Wie erwartet zeigte sich, dass die "Hardcore-Griller" später den höchsten Anteil an PAK aufwiesen. Überraschend war hingegen, dass über die Haut mehr gefährliche Stoffe aufgenommen wurden als über die Atmung. Und die 16 nachgewiesenen Schadstoffe legten sich auch auf die Kleidung ab. Die Haut beim Grillen zu verhüllen, bietet hier keinen vollständigen Schutz, wie die Studienautoren bemerken: Ist die Kleidung einmal mit Rauch gesättigt, kann es durch die Textilien erst recht zur Aufnahme beträchtlicher PAK-Mengen kommen. Die Forscher empfehlen daher, nach dem Grillen die Kleidung rasch zu wechseln und zu waschen: "Verschmutzte Kleider könnten sonst eine dauernde Belastungsquelle werden."

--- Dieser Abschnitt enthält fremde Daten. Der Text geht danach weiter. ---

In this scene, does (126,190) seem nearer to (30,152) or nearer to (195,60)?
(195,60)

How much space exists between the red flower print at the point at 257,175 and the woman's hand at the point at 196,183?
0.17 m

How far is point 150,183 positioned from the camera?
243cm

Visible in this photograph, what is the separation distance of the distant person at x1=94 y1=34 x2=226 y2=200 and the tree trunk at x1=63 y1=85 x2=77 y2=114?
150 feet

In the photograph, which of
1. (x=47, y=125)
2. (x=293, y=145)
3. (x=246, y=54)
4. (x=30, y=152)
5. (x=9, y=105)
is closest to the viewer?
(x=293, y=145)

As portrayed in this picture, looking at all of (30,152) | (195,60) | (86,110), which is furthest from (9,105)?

Man mag jedoch abschließend ergänzen, dass das Grillen als gemeinschaftliche Veranstaltung wohl gesundheitsfördernd wirkt. Und vielleicht sollte man den Männern die Freuden des Grillmeisters belassen: Denn gemäß anderen Studiendaten tut es gerade ihnen gesundheitlich nicht gut, wenn sie allzu oft alleine essen.